* Passage to read *
********************

# Billing for a physician's assistant



## tobieforte (Oct 8, 2013)

Hi,

My office is contemplating getting a PA.  I have never billed for a PA so, I'm want to know  the correct way of billing for a PA?  Should I just bill the way I bill for my physician, and her NPI will inform the insurance companies that she is a PA?  Should I attach a modifier with my charges to show that she's a PA?  Or, is there another way that I'm not realizing? 
I appreciate your help.


----------



## sheardmd (Oct 9, 2013)

It depends on what you are billing for.  I work for a surgeon's office and we have to bill the assistant surgeon charges different for our NP/PA than we do if one fo the other surgeon's performed the assist.  On E&M charges you will bill the same as you would for any of your other providers, but you will just get reimbursed less.


----------



## giperez03 (Oct 10, 2013)

*Billing for PAs*

Hi 

You can bill for Physician assistant  using their own NPI numbers.  You do not need to attach a modifier to the claim.    If you are billing under the doctor's NPI, the doctor would then need to co-sign the notes.  

PAs get reimbursed 80% and physician at 100%.

Hopes this helps.


----------



## mhstrauss (Oct 10, 2013)

This really will vary by payer, and whether or not each individual payer you deal with will credential PA's.  Most of ours do, and pay at the same contracted rate that they pay our physicians.  You need to check with each one individually.

********************

* Data shown *
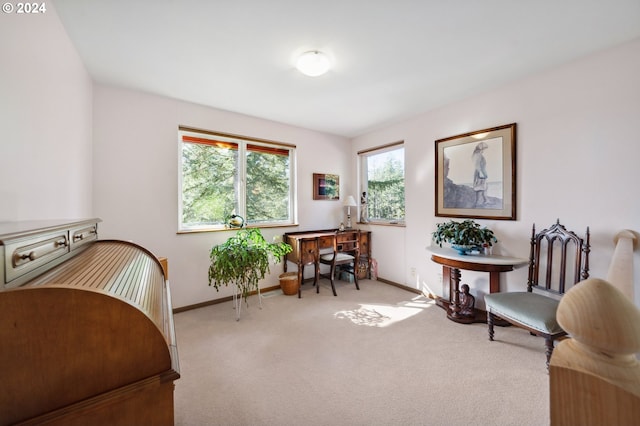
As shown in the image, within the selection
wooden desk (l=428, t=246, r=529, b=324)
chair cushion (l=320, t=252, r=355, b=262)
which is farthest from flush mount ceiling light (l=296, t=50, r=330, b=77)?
chair cushion (l=320, t=252, r=355, b=262)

********************

* Work order 1 *
In the thread on billing for a physician's assistant, what reimbursement rates does one reply give for PAs and for physicians?
* Work order 2 *
Reproduce the part of the thread on billing for a physician's assistant from "You can bill" up to and including "co-sign the notes.".
* Work order 3 *
Carry on the thread on billing for a physician's assistant from where it stops.
The lines have no role in this work.

* Task answer 1 *
PAs are reimbursed at 80% and physicians at 100%.

* Task answer 2 *
You can bill for Physician assistant  using their own NPI numbers.  You do not need to attach a modifier to the claim.    If you are billing under the doctor's NPI, the doctor would then need to co-sign the notes.

* Task answer 3 *
Medicare will allow PA's to see patients under their own NPI numbers; they reduce the payment to 85% of the usual allowed amount.  DO NOT have your docs just co-sign the PA notes in order to put the doc's name on the claim to get 100% reimbursement; this would be considered an Incident-To situation, and the guidelines for Incident-To are much stricter than just having the MD sign the note.  Search Incident-To on the CMS site, or on your MAC's site for specific info.

Hope this helps some.


----------



## teresabug (Oct 11, 2013)

There are many guidelines for billing with a PA. A new medicare patient must see an MD or DO first to establish care, and for follow up appts the pt can see the PA with the MD periodically assessing the pt. There is no set "time frame" for this to be done... Some payers do not recognize PA's like Blue care network MI and you would have to either not schedule BCN pt's with the PA at all or bill on the claim "incident to" and take a small hit. I have to bill incident to on the claim and take the hit. Just research ahead of time and have a good grasp of the guidelines so that your reimbursement does not get held up.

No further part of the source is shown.